Please write out, word for word, the part of the daily log below that opens with the words "Daily Thoughts - Just" and closes with "mood for gaming.".

→ Excerpt:

*** Begin section ***

Sleep - 7/10 It was ok. Slept a bit hot
Daily Routine - 2/10 Valentines day and Ash Wednesday but subliminals are first thing in the morning so all good
Action - 10/10 Smooth non standard day
Habits - NA
Emotions - 10/10 Great day

Daily Thoughts - Just enjoyed the day.

2/15/24 Cycle 2 Day 6 Rest Review
Total Days Counter: 84

Sleep - 7/10 So so. A bit hot.
Daily Routine - 1/10 Felt lazy. I assigned this as my rest day moving forward but was not even in the mood for gaming.
Action - 1/10
Habits - 3/10
Emotions - 3/10 A bit frustrated with the new bamboo rayon sheets and pillowcases that are already pilling after a few days. I bought 4 sets. They’re the same color so I doubt the quality of the other unopened 3 are any different. The old ones from the same company are still going strong with no signs of wear. I think they went with the cost-cutting route. It feels like a blend now rather than 100%. They were machine-washed and dried together with an old set. I guess I have to find another company.

Daily Thoughts - Nonstandard day again tomorrow because of family but getting back on track after that. I feel like a bum again focusing on all this metagame instead of actually just grinding my ass at the tables. I miss the flow and fatigue from poker but can’t jump into daytrading as a noob.

Anyway just wanted to share this today if I haven’t yet. The BluePrint by Bryan Johnson

2/16/24 Cycle 2 Stack Run: DRLD+QLST2 Day 7 Review
Total Days Counter: 85

Sleep - 7/10 A bit noisy and had to wake up early. Changed sheets though and it was good. Will sleep earlier today.
Daily Routine - 5/10 Did what I could. Will do better tomorrow
Action - 8/10 Minor lag and resistance
Habits - 8/10 Good overall
Emotions - 9/10 No complaints. Pleasant day

Daily Thoughts - Studying Bryan Johnson’s total approach aside from his diet. He works out every day but I’ll stick to my 3 days a week with rest days for now.

*** End section ***

→ Recorded data:
*** Begin section ***

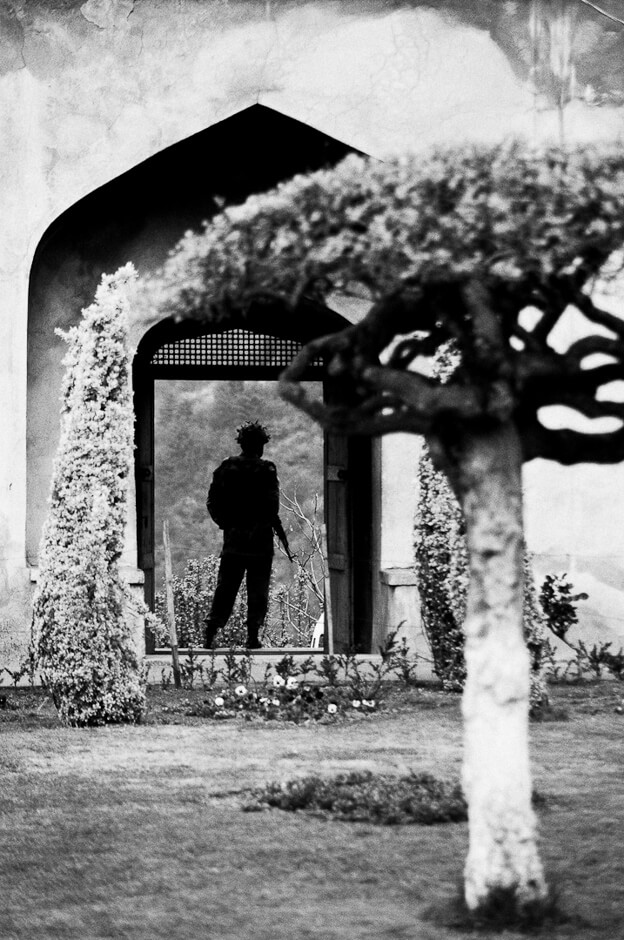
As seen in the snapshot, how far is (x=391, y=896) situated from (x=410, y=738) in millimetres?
3527

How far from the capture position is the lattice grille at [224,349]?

*** End section ***

→ Result for this exercise:
Daily Thoughts - Just enjoyed the day.

2/15/24 Cycle 2 Day 6 Rest Review
Total Days Counter: 84

Sleep - 7/10 So so. A bit hot.
Daily Routine - 1/10 Felt lazy. I assigned this as my rest day moving forward but was not even in the mood for gaming.